Because at the moment, a lot of people just look at me like I’ve just told them my dog pooped on their lawn (I only wish I had a dog).

So, to cut a long story short, I will be taking part in NanoWrimo (National Novel Writers Month). NanoWrimo is about a whole bunch of people from around the world spending the whole month of November writing a book.

The goal is to reach 50,000 words. Taking off weekends, because my head will need a break, and pre-existing commitments, this leaves me with 18 days of writing. That means I have to write an average of 2,800 words a day. Not much ay?!!!

Logistically, I’ll spend all of November writing, writing, writing and then a few more months editing and polishing my garble into something understandable by everyone other than me. Without counting my chickens, I’d like to get it done by Feb next year. In time for the 2-year anniversary of NZLEAD.

Thankfully, I’m not stuck for what to write about. The NZLEAD tweet chats provide a lot of inspiration and content. It’s cool ay! A book summarising the world of work through the eyes of the 300-odd people who have regularly taken part in NZLEAD tweet chats over the last couple of years. If you were there, you’ll probably get a mention somewhere along the way!

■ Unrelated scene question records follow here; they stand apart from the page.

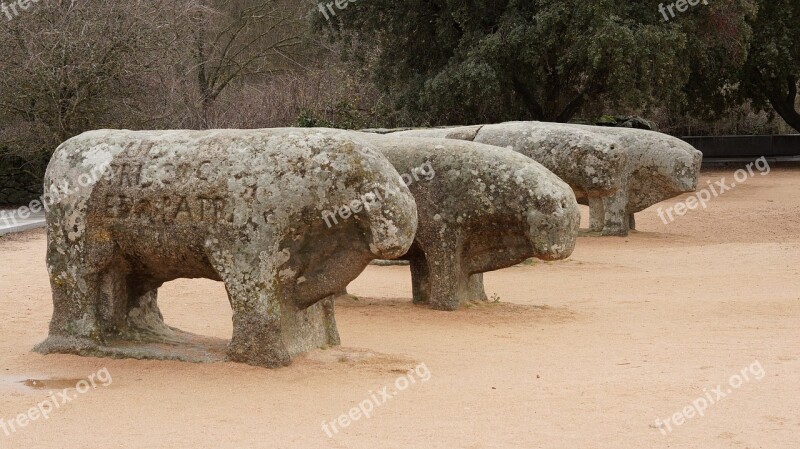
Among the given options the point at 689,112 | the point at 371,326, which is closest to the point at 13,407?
the point at 371,326

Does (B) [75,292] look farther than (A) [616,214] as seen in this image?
No

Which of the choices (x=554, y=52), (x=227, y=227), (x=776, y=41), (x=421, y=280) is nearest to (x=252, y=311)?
(x=227, y=227)

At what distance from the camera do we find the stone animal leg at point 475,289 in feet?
37.6

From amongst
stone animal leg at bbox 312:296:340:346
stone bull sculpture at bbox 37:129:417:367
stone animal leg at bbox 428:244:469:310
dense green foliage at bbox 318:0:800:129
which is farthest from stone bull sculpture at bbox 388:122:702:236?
stone bull sculpture at bbox 37:129:417:367

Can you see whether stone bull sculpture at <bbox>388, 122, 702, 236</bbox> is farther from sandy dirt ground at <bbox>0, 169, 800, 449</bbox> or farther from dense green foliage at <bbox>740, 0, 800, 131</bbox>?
dense green foliage at <bbox>740, 0, 800, 131</bbox>

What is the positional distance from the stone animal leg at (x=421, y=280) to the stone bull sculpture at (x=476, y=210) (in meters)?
0.19

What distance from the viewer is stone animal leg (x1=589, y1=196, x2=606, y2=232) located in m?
18.0

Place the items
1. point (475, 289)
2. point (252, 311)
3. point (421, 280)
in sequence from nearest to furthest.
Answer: point (252, 311)
point (421, 280)
point (475, 289)

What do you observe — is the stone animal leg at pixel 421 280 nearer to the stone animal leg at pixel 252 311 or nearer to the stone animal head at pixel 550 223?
the stone animal head at pixel 550 223

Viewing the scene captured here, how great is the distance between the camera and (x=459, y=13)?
26.3 meters

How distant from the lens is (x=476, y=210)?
10.6 m

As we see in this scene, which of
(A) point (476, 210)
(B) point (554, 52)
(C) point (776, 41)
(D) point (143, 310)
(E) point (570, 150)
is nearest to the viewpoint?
(D) point (143, 310)

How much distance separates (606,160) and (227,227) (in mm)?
9818

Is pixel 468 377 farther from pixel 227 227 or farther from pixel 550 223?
pixel 550 223
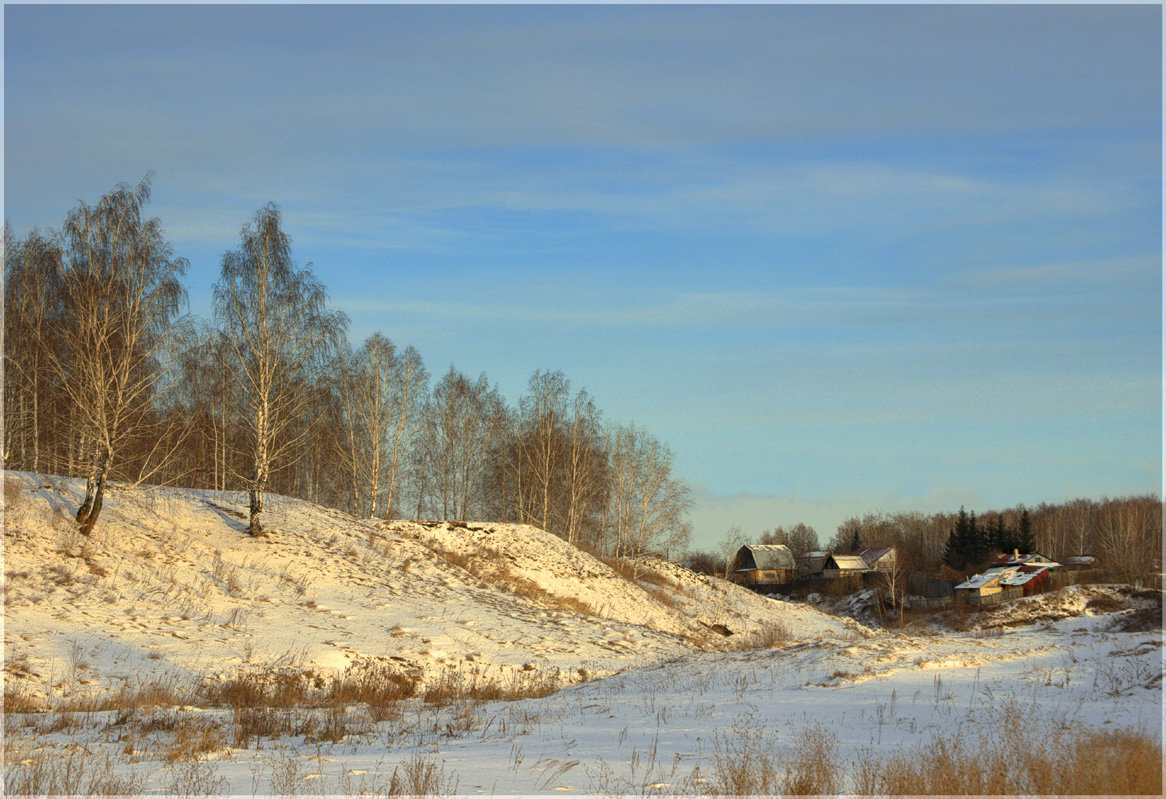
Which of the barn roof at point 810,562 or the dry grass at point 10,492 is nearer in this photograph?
the dry grass at point 10,492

I may not be able to provide regular updates but would like to share with you the draft chapter outline I’ve put together based on all of the tweet chat topics:

Introduction

Part one – the changing world

  • A global economy
  • A holistic approach to people Leadership
  • Technology as a connector
  • Demographics

Part two – the changing people and culture professions

Human resources

  • A question of it’s relevance
  • Roles within HR Reflecting on HR processes
  • Simplifying the profession
  • We don’t know what we don’t know – what’s next?

Learning and development

  • Learning and development, not as we know it 
  • There are other ways, some ideas

Recruitment

  • Re-designing recruitment 

Sound like enough? It’s going to be a fun, full-on month! But I hate putting things like this out there because the expectation makes me less likely to stick to it! So you might not hear anything from me over the next month as I quietly work away… but, then again, you might hear from me. Just know that I have not dropped off the face of the earth entirely!